The price per megawatt hour (MWh) of solar has reduced dramatically in recent times, even during the eight years that ABP has been involved. The cost for solar has reduced from around £130 per MWh to under £100, a reduction of more than 20% in four years and this is projected to fall to around £70/MWh by 2030. So for businesses, it really doesn’t have to cost the earth to help save the Earth.

My personal view is that Government feed-in tariffs made industry look at the potential of renewables and started businesses off on this path. Whether the level of financial incentive remained the same or not, we certainly saw, and still see, the benefits of using renewables, as once we installed it and saw it working, it has embedded into our thinking and future growth planning.

The incentives in the industry really were the kick-start for businesses to consider this course of action, and we took it from there.

The benefits for us are profound. Last year, we made around 19GWh of renewable energy across our business. To put it in context, that is enough to power around 4,750 average UK homes for a year.

We used about 9.25GWh ourselves for our port operations, such as powering electric vehicles, which we have rolled out in Southampton, Ipswich, King’s Lynn,

Lowestoft and Barrow. We also have hybrid cranes in our business now, but really, our renewable energy is used for pretty much anything that requires electricity.

We estimate that the renewable energy that ABP generated last year reduced the UK’s carbon footprint by 5,400 tonnes of CO2e. The amount we used ourselves reduced our carbon footprint by around 2,600 tonnes of CO2e and, in turn, we were able to help our customers and the larger supply chain to reduce their footprints too.

Our customers and port tenants used around 3GWh for their purposes, and the rest, around 7GWh, we exported into the national grid, which helps to decarbonise the UK supply, albeit on a small scale at the moment.

“But it’s not just about reducing the carbon footprint for business. Using renewables drives our operational efficiencies and reduces our own energy costs. Added to that is the independence of supply, which brings added resilience to port operations.”

Of course, we would love to use all of the renewable power we generate, but like wider industry, one of the issues we all face is that renewables create energy often when we don’t need it. For example, solar output peaks at midday, when perhaps people are at lunch, and wind makes power 24 hours a day, even at night, when we are often not operating. Energy storage is the piece of the puzzle that we are all looking to solve. Perhaps that is batteries, perhaps that is hydrogen. We are looking to UK tech to help us find financially viable answers to a few of these questions. Our Port of Goole, for example, could be totally self-sufficient in terms of renewable energy were it not for this link between generation and usage.

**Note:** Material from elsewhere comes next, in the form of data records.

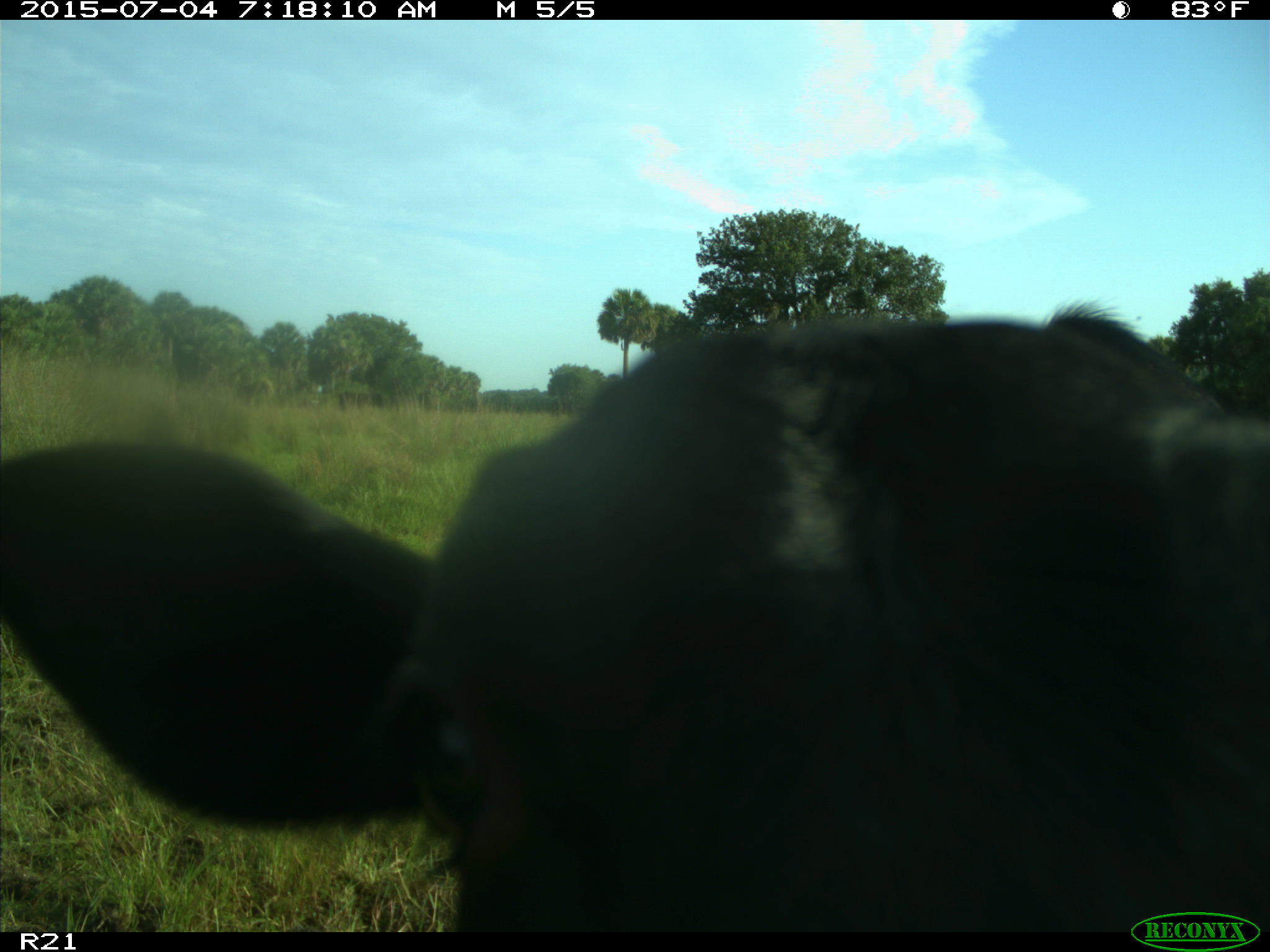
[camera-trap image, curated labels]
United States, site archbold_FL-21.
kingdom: Animalia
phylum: Chordata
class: Mammalia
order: Artiodactyla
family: Bovidae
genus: Bos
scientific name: Bos taurus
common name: domestic cow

ABP has a good deal of land around its ports, but moreover, we have a lot of warehouses, sheds, workshops, covered terminals and so on. So roof-mounted solar arrays are a ‘no brainer’ for us and in Custom Solar, we have found a great partner who helps us to install and maintain.

Wind provides more useful power, and in greater amounts. For example, around 52% of all our renewable energy comes from just three wind turbines across two ports in South Wales (Newport and Swansea).

We have been concentrating on solar at the moment as it's easier and more cost- effective to install across the Port Estate, primarily making great use of roof spaces. Solar also doesn’t have moving parts, so maintaining them is often a simple case of keeping them clean. With wind turbines, the main barrier to installation across the estate is that the planning laws are very difficult to navigate and are often too big a hurdle to getting them installed.

If planning laws were to become more accommodating of wind projects – and we are only talking about small-scale turbines here, not the vast arrays you see offshore, and on port estates, not in residential areas – then I believe more people would install wind for all the benefits I’ve just outlined.

One thing we have learned in our renewables journey is the importance of considering renewables in forward planning. It is easy enough for us to retrofit rooftop solar arrays, but true efficiency and cost-effectiveness come from ‘designing them in’ to new builds. Indeed, any new building projects we consider now have renewable energy and energy efficiency 'baked in' to them.

But it’s not just about reducing the carbon footprint for business. Using renewables drives our operational efficiencies and reduces our own energy costs. Added to that is the independence of supply, which brings added resilience to port operations. While our investment in on-site renewable generation directly reduces the GHG (greenhouse gas) intensity of our business, it also allows us to look at new technologies to decarbonise plant and equipment by using renewable electricity, and directly reduces embodied GHGs of products in the supply chain using ABP ports.

As the UK strives toward a net zero carbon target by 2050, we are doing all that we can to make our port operations as renewable as possible and, as ABP is a leading player supporting customers in the offshore wind sector, we are applying a little bit of that industry’s philosophy to our own business. We are serious about a renewable future for port power.